* _Prompt_
How do the lines below between the ones holding "United States, site sanjuan_2014_Unit6_Ivan134." and "common name: lace monitor", inclusive, read? Give them again exactly, with no other lines.

* _Data for this exercise_
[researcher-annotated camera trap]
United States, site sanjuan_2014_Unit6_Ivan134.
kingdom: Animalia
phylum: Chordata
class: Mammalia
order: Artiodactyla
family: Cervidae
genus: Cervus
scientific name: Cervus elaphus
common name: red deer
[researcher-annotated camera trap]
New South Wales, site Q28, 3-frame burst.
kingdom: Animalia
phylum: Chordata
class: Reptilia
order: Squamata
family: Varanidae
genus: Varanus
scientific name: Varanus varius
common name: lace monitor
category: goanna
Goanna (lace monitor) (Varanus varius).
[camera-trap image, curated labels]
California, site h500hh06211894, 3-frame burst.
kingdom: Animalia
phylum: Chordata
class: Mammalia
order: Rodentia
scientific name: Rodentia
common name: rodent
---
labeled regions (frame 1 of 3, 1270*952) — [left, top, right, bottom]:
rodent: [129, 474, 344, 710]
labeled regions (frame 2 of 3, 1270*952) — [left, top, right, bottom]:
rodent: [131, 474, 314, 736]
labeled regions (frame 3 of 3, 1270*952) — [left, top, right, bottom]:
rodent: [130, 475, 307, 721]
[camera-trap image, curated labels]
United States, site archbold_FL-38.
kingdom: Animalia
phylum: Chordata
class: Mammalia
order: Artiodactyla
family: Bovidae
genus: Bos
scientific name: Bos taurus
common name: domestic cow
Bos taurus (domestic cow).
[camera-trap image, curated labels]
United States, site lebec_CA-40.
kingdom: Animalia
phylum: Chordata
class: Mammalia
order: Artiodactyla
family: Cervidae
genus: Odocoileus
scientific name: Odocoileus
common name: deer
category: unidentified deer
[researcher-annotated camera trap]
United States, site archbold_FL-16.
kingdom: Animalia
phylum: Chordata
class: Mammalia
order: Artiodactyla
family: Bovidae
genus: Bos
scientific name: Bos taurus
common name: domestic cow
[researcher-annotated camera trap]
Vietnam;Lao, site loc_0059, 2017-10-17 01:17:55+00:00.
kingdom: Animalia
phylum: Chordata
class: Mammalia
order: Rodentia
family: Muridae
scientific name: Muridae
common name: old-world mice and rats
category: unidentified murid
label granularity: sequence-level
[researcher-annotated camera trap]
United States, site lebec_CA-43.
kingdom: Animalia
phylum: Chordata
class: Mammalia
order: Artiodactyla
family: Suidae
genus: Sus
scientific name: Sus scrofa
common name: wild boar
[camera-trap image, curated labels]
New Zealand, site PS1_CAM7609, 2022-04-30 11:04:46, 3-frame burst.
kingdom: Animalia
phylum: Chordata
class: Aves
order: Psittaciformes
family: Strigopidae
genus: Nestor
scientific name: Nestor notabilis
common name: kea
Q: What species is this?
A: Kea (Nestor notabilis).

* _Exercise solution_
United States, site sanjuan_2014_Unit6_Ivan134.
kingdom: Animalia
phylum: Chordata
class: Mammalia
order: Artiodactyla
family: Cervidae
genus: Cervus
scientific name: Cervus elaphus
common name: red deer
[researcher-annotated camera trap]
New South Wales, site Q28, 3-frame burst.
kingdom: Animalia
phylum: Chordata
class: Reptilia
order: Squamata
family: Varanidae
genus: Varanus
scientific name: Varanus varius
common name: lace monitor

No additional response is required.